◆ **What to work on**: Quote the records in the stretch from the line containing "Which element among" through the line containing "Answer: pixel 113", keeping every line unchanged.

◆ **Supplied entries**:

***

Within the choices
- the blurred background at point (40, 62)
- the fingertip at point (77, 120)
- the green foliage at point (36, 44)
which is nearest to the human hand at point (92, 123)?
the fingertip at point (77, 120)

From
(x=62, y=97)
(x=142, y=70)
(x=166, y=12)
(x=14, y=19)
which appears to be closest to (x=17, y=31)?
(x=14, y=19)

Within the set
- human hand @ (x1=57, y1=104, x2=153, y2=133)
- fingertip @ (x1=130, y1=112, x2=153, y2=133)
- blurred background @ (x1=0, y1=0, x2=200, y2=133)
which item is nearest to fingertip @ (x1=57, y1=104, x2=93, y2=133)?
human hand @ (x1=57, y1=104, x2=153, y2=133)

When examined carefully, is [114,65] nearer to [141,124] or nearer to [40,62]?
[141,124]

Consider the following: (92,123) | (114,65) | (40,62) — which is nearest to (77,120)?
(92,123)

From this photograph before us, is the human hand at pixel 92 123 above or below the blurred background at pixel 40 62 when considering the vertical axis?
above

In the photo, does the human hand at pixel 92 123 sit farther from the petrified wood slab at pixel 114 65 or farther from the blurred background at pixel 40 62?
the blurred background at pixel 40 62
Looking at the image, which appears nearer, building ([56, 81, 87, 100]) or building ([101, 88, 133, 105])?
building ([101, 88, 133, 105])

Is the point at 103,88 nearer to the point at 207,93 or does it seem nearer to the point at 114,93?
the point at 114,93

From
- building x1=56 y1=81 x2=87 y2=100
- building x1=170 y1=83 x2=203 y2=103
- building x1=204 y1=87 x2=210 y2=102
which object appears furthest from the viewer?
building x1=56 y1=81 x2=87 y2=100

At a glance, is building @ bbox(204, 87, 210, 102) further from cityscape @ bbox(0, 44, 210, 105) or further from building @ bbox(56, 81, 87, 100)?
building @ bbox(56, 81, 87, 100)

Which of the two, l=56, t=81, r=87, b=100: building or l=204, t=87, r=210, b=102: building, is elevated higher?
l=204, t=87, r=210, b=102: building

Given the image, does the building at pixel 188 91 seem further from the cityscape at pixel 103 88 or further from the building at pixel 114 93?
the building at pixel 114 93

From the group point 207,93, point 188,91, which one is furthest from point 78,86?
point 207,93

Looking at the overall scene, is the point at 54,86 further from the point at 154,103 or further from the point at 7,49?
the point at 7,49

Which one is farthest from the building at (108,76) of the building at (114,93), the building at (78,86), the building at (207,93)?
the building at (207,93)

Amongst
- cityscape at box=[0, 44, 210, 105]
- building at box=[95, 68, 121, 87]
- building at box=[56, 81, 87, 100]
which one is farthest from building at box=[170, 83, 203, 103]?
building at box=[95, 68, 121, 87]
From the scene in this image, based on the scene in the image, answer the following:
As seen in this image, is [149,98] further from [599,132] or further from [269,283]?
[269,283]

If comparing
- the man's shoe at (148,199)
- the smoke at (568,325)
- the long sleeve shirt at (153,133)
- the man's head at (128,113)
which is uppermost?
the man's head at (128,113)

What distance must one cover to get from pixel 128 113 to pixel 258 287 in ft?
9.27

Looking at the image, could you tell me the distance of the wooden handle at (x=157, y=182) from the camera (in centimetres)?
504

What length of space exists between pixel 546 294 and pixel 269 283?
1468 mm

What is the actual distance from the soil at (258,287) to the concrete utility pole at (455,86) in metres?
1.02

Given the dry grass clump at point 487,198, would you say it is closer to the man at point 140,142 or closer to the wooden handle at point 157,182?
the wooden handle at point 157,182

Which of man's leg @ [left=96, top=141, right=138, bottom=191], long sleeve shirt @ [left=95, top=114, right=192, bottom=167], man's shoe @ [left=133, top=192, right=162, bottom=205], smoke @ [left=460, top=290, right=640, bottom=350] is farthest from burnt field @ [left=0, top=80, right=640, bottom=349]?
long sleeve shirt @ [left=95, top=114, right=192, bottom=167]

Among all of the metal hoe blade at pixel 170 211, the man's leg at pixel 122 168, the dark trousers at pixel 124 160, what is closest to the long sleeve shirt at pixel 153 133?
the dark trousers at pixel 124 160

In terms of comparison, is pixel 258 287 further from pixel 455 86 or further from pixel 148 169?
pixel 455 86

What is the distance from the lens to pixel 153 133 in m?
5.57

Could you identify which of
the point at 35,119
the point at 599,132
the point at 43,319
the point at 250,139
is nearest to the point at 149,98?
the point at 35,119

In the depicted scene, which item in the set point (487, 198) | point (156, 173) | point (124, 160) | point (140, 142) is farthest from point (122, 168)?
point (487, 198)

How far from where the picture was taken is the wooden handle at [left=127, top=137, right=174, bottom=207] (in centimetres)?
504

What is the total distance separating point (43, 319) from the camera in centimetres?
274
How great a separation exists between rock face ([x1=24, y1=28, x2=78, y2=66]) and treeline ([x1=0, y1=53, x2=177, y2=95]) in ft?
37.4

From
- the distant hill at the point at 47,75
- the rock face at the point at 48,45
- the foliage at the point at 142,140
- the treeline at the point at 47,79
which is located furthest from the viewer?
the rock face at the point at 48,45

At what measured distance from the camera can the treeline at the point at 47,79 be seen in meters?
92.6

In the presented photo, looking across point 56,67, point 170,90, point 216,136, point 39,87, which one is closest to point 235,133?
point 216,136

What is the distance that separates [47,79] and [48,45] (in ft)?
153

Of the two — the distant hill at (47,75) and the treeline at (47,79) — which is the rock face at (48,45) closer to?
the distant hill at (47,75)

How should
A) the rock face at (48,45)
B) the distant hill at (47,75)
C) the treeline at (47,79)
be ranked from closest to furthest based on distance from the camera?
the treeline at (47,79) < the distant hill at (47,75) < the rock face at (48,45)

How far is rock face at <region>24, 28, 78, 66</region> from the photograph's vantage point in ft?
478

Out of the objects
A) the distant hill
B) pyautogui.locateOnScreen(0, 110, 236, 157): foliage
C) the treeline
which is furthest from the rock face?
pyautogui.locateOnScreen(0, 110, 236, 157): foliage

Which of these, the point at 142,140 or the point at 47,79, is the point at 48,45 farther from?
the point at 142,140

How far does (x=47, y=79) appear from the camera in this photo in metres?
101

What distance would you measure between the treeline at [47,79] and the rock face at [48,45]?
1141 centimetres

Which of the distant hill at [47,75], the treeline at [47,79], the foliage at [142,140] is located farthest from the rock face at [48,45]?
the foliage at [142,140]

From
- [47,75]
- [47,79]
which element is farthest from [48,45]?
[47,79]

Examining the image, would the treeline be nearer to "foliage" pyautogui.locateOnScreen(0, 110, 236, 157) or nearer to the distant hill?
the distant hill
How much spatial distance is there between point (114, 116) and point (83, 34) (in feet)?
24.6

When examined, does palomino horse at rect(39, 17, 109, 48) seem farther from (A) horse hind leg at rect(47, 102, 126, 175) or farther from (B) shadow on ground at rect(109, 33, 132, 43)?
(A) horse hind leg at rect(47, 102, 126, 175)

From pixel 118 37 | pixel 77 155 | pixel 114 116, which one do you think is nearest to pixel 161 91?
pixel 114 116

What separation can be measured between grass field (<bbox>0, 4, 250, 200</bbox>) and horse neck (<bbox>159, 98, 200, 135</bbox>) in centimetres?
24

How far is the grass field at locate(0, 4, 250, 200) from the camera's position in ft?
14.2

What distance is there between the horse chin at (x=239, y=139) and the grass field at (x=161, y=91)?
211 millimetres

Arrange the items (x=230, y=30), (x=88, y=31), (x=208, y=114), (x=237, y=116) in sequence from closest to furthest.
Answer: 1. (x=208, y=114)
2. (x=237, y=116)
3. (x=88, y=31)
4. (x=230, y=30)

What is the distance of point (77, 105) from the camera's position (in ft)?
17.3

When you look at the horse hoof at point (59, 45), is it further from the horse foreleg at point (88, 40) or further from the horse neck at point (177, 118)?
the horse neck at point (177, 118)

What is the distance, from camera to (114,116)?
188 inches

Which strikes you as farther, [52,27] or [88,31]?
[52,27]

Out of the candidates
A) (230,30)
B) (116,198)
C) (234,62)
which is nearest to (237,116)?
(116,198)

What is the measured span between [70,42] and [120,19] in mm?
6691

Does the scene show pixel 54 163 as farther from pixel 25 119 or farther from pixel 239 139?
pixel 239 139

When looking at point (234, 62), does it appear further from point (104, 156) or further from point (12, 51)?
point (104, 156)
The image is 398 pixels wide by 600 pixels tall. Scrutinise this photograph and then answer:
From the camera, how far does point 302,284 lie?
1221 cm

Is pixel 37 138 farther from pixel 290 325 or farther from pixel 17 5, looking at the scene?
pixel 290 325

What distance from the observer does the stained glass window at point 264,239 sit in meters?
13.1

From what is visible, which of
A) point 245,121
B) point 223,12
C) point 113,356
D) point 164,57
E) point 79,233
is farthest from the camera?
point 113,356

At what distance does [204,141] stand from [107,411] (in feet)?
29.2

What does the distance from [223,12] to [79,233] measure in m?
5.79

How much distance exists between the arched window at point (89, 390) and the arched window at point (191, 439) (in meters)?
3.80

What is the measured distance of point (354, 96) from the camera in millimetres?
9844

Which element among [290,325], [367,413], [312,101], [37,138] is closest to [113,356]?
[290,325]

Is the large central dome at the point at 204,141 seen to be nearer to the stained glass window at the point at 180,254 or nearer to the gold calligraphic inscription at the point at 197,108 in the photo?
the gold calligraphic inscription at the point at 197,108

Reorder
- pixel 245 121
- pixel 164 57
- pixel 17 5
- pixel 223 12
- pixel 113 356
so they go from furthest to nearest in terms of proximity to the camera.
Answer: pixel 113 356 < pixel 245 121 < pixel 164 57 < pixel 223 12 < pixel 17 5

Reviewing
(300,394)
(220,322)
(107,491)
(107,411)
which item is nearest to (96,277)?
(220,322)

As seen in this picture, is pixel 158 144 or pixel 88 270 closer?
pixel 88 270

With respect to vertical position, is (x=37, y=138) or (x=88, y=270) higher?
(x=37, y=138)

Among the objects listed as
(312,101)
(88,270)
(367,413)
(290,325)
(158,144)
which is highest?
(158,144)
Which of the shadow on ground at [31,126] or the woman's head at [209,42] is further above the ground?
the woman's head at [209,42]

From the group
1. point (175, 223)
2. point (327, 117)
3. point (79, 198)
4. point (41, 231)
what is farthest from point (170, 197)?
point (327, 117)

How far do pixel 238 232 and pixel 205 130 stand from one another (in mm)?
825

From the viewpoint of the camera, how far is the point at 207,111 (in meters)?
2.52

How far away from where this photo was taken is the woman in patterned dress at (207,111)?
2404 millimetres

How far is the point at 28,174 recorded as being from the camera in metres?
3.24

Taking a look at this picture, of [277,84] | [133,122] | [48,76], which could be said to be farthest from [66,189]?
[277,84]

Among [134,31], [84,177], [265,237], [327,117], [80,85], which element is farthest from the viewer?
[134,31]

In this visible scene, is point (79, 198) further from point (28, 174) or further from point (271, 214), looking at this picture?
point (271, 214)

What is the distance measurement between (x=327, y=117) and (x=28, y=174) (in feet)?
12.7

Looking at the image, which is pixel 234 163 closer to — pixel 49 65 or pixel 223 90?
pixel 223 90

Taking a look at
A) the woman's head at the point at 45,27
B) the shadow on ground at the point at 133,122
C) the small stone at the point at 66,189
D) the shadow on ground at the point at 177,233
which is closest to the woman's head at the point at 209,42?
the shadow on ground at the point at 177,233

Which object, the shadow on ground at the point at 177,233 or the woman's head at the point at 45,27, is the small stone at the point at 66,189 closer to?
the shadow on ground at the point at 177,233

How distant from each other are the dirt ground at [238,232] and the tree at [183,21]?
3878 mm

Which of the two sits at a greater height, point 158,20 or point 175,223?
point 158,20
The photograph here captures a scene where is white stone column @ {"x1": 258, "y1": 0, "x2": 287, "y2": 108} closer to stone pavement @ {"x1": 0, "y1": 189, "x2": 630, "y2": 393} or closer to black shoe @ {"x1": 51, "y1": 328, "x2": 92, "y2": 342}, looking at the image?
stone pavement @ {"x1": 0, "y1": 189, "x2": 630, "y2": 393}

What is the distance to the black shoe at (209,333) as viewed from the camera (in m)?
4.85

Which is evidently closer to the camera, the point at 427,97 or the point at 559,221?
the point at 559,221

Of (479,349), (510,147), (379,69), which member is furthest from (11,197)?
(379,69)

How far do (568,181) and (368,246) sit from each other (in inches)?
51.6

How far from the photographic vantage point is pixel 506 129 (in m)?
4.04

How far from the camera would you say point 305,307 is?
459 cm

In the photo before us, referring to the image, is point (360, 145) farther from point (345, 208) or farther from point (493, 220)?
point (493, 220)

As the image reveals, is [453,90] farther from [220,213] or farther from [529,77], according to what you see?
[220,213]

***

◆ **Result for this task**:
Which element among [290,325], [367,413], [312,101], [37,138] is closest to [113,356]?
[290,325]

Is the large central dome at the point at 204,141 seen to be nearer to the stained glass window at the point at 180,254 or nearer to the gold calligraphic inscription at the point at 197,108 in the photo?
the gold calligraphic inscription at the point at 197,108

Reorder
- pixel 245 121
- pixel 164 57
- pixel 17 5
- pixel 223 12
- pixel 113 356
so they go from furthest to nearest in terms of proximity to the camera.
Answer: pixel 113 356 < pixel 245 121 < pixel 164 57 < pixel 223 12 < pixel 17 5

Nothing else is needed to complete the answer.